● **Aufgabe**
Nenne in der Reihenfolge ihres ersten Auftretens alle Organisationen, die im Text über Herbert Wehner mit einer Abkürzung oder einem Kurzwort bezeichnet werden.

● **Extrahierter Text**
Dies wäre um so leichter zu bewerkstelligen gewesen, als sich verschiedene Kadergruppen aus dem Umkreis Enrst Thälmanns, darunter auch Wehner, gegenseitig beschuldigten, „Teddy“ an die Gestapo ausgeliefert zu haben. Aber der NKWD war an einem solchen Prozeß uninteressiert, und das rettete Herbert Wehner das Leben. Statt dessen erwartete der NKWD von ihm Informationen über die Wühlarbeit der Trotzkisten und anderer „Konterrevolutionäre“. Der Geheimdienst folgte damit der Direktive Stalins, Verschwörungen zu konstruieren, die führende Altbolschewiken im Verein mit der Gestapo beziehungsweise westlichen Geheimdiensten ausgeheckt haben sollten. So gut er konnte, lieferte Wehner in seiner Niederschrift Informationen, die in das Schema „paßten“.

Es wäre verfehlt, Wehner bei seiner „Niederschrift“ zu unterstellen, er habe mit Hilfe subtiler Taktiken Genossen schützen wollen und nur die preisgegeben, die sowieso schon verloren waren. Obwohl sie im Einzelfall von der Unschuld verhafteter KPD-Funktionäre überzeugt waren, glaubten die kommunistischen Kader in- und außerhalb der Sowjetunion an eine „objektiv“ bestehende Komplizenschaft zwischen den Faschisten und den ehemaligen bolschwewistischen Führern. Viel Brauchbares hat sich, die nachfolgende „Auswertung“ beweist es, für den NKWD aus den Aussagen Wehners allerdings nicht ergeben.

Wie eigentlich nicht anders zu erwarten, hat Wehner nach seinem Bruch mit den Kommunisten in seinen für den internen Gebrauch der SPD bestimmten „Notizen“ aus dem Jahr 1946 das Verhör durch den NKWD und seine Niederschrift falsch wiedergegeben. Wo er in den „Notizen“ das Ansinnen des NKWD, Freunde und Genossen zu bespitzeln, entrüstet zurückwies, hat er in Wirklichkeit sogar von sich aus Angebote gemacht. Wie schon aus den „Kaderakten“ ersichtlich, hat er in einigen Fällen dazu beigetragen, bis dato noch unverdächtige Genossen in die Schußlinie des Geheimdienstes zu bringen. Er handelte aus Todesangst und aus Überzeugung, denn er glaubte tatsächlich, der Apparat könne sich vermittels Säuberungen regenieren.

So schrecklich die Lektüre dieses neuen Dokuments auch ist – eines kann man bei seiner Beurteilung Wehner nicht vorwerfen: Daß er an seine späteren SPD-Genossen moralische Maßstäbe angelegt hätte, denen er in seinem „früheren“ Leben nicht genügte.

● **Bereitgestellte Daten**
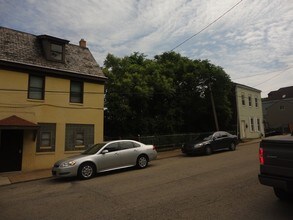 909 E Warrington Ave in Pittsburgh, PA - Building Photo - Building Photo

● **Gelöste Aufgabe**
Gestapo, NKWD, KPD, SPD